И Манумба рванулся к дверям с такой прытью, словно за ним гнались все окрестные вражеские племена вкупе с белыми пауками, Хитрыми Полосатыми Зверями и Носатыми Горами.
Когда
Киммериец пожал плечами:
– Стало быть, старикашка получил назад свое добро… Что ж, девочка, я ухожу. Пешком. Плевать на коня. Очень уж мне не терпится покинуть ваш веселый Конверум. И чем раньше, тем лучше, пока им кто-нибудь не пожаловал. Например, Ларго – с ним я еще почему-то не познакомился.

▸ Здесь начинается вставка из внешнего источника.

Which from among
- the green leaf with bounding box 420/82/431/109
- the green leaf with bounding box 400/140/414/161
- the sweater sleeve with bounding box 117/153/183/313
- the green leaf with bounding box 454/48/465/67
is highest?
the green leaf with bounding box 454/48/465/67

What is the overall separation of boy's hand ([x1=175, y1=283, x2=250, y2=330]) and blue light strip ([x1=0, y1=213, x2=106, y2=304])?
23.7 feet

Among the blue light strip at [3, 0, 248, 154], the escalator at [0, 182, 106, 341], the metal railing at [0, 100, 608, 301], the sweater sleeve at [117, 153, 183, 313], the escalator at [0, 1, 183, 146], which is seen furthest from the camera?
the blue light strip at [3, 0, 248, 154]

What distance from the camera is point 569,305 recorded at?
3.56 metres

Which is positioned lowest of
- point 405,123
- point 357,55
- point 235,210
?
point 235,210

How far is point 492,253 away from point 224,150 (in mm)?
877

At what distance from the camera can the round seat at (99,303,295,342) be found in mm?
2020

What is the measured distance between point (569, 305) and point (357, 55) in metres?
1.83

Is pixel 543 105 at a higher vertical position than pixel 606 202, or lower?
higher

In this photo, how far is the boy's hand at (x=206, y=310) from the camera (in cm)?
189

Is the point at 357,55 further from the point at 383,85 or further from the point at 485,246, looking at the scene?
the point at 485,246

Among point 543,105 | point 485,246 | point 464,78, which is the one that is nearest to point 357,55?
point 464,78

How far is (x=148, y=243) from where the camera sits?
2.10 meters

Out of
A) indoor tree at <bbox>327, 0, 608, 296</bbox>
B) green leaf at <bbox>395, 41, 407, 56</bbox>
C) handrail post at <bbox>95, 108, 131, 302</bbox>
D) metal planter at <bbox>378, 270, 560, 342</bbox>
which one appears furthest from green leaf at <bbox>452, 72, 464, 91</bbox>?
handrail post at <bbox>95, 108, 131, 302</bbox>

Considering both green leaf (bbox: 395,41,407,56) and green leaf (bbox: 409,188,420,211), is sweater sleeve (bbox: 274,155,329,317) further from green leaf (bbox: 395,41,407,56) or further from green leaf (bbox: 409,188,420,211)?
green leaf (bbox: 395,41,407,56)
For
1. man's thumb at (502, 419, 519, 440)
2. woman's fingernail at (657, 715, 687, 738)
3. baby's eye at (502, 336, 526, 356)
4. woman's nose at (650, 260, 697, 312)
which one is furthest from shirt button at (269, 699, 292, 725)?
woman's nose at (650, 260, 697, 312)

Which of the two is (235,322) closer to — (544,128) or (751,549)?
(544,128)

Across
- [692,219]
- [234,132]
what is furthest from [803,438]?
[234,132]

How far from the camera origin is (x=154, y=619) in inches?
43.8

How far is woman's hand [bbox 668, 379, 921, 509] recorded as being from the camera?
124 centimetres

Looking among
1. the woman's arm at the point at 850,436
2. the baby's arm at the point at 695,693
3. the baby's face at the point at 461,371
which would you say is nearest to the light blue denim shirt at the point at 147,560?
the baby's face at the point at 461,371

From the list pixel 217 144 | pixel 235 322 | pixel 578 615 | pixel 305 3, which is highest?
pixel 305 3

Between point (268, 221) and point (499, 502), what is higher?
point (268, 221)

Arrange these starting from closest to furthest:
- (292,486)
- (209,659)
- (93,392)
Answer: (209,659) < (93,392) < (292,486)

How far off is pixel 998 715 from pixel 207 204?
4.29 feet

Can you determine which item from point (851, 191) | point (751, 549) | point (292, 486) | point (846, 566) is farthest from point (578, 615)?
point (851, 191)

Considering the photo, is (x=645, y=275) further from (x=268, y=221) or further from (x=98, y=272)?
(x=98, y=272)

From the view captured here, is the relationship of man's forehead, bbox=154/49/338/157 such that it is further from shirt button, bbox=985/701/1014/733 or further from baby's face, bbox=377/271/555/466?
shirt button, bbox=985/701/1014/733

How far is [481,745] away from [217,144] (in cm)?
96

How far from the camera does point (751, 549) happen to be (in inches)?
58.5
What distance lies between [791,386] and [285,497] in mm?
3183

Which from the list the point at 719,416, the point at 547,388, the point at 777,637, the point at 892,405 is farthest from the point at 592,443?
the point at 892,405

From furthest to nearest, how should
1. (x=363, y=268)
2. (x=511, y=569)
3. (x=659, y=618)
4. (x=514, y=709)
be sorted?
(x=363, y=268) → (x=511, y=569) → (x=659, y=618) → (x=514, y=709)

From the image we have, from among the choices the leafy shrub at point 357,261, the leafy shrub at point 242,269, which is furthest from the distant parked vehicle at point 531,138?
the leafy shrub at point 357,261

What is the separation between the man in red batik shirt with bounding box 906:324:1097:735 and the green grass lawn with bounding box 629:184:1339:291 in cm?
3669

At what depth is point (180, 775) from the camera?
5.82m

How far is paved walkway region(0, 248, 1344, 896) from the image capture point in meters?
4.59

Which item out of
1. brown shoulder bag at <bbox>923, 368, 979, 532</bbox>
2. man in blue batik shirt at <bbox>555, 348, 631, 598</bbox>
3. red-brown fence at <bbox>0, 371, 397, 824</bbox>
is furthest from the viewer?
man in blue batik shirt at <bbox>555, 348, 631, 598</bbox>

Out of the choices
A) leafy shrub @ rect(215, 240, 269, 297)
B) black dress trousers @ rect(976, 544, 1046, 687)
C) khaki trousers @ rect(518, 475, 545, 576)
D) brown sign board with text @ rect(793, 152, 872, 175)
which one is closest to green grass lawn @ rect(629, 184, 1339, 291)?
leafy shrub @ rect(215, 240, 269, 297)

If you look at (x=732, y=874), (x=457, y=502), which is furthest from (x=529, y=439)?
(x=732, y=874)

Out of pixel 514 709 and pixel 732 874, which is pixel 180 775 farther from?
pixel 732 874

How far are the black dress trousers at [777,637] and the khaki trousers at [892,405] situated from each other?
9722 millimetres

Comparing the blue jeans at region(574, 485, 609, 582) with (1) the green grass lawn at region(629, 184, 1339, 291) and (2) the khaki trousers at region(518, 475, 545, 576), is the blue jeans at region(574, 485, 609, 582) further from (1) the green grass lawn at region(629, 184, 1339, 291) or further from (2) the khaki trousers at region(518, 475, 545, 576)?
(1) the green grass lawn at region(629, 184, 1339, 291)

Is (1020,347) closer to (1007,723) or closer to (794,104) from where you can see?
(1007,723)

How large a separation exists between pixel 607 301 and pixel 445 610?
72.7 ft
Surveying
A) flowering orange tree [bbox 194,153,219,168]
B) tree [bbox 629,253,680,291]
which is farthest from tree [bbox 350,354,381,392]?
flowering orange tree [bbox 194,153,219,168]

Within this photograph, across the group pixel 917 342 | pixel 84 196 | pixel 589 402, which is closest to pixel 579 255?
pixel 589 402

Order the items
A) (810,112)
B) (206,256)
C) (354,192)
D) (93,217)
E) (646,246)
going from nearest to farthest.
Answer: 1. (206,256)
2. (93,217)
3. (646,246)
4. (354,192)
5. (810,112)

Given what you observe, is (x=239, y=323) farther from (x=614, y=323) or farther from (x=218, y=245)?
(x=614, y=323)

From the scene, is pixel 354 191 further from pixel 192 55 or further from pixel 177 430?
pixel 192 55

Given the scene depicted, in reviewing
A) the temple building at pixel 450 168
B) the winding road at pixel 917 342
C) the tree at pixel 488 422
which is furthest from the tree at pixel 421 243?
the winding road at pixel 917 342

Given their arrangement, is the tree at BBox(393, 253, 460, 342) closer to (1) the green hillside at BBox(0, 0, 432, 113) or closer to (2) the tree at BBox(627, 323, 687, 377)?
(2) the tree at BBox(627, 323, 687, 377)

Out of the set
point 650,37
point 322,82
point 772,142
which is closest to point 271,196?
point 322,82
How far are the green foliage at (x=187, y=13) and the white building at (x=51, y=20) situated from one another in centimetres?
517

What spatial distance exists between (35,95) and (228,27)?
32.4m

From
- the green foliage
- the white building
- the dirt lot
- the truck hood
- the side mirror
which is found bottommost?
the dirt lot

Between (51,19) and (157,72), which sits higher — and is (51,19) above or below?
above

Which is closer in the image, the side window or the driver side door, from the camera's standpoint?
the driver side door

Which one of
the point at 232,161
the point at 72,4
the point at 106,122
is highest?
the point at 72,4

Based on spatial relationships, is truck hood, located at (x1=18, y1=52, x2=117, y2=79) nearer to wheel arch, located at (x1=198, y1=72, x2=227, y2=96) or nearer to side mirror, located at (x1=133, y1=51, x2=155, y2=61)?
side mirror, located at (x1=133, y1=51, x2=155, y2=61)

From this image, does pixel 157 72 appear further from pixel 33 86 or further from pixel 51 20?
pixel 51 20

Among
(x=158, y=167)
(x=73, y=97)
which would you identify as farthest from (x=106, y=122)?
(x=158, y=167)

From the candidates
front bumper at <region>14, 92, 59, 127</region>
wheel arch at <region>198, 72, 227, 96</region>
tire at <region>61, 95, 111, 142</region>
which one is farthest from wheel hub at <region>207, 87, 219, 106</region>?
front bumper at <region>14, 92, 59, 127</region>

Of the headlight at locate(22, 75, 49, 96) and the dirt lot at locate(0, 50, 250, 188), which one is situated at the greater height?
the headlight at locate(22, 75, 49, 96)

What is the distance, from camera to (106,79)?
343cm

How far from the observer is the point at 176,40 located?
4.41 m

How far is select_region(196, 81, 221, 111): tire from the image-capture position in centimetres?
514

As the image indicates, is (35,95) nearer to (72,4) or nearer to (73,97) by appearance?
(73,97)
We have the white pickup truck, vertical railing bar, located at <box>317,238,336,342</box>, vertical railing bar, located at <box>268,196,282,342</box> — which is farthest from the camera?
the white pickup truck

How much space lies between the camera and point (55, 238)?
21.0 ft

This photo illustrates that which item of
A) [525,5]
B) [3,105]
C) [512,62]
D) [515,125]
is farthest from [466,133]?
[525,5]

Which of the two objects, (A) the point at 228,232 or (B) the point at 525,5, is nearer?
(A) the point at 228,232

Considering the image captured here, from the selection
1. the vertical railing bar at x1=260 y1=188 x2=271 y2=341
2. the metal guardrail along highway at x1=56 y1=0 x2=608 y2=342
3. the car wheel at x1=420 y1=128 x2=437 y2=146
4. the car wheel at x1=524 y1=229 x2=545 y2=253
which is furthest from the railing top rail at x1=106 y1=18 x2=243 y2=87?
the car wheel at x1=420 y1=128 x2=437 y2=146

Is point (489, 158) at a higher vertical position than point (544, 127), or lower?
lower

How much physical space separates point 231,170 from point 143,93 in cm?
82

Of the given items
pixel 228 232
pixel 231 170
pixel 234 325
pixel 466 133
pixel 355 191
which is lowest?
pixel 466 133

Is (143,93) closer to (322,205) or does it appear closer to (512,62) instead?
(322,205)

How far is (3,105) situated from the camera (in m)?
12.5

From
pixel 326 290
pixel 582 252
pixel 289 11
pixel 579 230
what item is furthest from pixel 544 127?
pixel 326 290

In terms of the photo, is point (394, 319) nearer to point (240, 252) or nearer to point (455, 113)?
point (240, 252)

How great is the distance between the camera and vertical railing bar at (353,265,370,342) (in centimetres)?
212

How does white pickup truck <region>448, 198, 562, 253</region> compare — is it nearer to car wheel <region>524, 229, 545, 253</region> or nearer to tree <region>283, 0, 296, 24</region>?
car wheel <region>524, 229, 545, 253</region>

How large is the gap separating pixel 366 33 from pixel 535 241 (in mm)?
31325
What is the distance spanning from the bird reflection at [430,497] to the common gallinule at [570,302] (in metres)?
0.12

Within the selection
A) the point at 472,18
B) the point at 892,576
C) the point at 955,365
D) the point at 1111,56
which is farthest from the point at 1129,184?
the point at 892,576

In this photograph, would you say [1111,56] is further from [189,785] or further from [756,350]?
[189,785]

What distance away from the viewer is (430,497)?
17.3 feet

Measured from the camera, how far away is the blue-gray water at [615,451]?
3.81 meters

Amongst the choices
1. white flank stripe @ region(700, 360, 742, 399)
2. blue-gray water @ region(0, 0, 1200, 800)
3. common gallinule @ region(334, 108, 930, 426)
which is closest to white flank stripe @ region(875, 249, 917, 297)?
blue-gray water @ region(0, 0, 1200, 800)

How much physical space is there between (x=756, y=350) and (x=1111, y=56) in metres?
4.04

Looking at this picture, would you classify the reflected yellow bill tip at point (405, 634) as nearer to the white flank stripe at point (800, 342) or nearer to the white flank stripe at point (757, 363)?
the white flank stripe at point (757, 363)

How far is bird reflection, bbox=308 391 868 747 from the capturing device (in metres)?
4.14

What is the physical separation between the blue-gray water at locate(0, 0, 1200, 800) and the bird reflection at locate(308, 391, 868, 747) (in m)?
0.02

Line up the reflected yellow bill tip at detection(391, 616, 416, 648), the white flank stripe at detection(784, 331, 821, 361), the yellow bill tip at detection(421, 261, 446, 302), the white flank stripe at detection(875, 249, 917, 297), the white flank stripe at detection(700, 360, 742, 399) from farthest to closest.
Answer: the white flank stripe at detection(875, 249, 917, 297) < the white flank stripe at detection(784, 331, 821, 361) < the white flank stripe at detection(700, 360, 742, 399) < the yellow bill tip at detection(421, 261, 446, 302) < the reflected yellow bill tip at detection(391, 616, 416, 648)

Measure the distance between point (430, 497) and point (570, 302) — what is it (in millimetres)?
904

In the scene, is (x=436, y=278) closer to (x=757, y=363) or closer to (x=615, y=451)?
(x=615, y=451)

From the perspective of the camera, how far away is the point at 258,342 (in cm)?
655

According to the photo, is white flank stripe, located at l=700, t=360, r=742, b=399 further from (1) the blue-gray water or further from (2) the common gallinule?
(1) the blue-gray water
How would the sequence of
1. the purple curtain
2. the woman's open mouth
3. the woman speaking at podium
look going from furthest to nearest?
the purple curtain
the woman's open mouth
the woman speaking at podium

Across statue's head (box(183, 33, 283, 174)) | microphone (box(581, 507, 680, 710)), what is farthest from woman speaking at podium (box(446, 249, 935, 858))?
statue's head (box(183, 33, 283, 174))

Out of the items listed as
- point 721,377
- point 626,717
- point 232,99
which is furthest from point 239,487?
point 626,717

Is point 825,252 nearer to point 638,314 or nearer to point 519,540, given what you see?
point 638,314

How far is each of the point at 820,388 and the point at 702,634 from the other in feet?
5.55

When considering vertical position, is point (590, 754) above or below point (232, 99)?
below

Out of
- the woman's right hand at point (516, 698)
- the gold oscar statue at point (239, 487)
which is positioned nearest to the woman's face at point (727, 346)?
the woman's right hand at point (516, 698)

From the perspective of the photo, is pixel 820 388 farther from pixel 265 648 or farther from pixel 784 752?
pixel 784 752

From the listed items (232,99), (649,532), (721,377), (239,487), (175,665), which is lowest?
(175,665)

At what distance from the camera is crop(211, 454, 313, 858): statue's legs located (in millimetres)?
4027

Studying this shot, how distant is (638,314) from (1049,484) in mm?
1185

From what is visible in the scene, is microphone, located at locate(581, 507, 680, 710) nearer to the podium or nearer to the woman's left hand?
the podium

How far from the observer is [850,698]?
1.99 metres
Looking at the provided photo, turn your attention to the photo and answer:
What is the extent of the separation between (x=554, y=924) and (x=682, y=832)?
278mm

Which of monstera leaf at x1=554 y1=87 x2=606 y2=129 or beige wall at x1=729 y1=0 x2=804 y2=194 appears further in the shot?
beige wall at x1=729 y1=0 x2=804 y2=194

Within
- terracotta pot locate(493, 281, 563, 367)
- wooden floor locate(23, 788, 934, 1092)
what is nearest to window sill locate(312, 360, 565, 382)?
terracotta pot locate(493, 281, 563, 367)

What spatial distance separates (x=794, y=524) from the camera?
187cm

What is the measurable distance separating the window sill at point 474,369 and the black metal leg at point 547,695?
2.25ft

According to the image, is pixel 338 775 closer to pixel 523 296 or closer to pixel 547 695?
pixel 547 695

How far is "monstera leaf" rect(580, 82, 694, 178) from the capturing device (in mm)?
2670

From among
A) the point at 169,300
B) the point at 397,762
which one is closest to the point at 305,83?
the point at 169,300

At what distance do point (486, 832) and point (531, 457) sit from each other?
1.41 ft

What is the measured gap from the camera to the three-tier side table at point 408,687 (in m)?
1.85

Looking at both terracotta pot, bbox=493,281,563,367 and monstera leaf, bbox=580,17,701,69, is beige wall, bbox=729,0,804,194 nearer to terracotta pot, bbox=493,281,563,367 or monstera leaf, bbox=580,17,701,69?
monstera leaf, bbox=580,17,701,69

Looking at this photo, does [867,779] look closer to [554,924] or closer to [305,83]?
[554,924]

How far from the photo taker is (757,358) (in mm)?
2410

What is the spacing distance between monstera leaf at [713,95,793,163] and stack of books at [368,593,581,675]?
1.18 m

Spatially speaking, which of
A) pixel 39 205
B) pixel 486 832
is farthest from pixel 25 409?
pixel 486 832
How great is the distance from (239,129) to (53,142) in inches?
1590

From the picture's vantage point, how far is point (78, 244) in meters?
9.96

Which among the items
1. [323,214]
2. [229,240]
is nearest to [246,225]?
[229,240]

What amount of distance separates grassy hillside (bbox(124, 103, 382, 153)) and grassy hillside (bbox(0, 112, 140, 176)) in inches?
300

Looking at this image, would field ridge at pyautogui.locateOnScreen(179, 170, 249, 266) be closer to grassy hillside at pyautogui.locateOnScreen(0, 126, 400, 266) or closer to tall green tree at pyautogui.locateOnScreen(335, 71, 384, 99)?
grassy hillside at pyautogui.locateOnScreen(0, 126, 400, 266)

– Я с тобой! – запальчиво выкрикнула сестра мертвой… мертвого Аффендоса.
– Куда?
– Куда угодно!
– Да ты что, а дом? А богатство, к которому ты привыкла? Или бродяжничать потянуло?
– Мне ничего не нужно после того, как… как… Я люблю тебя!
– Когда ж ты успела?! Ты имя-то мое успела узнать? Я ведь твое так и не знаю.
Молодая женщина вымученно улыбнулась.
– Меня зовут Рохана… А как твое имя?
Конан рассмеялся.
– А я Конан. Конан из Киммерии.
Они смеялись долго, очень долго – стоя на коленях посреди смерти, разрушений и сгущающегося вечернего мрака.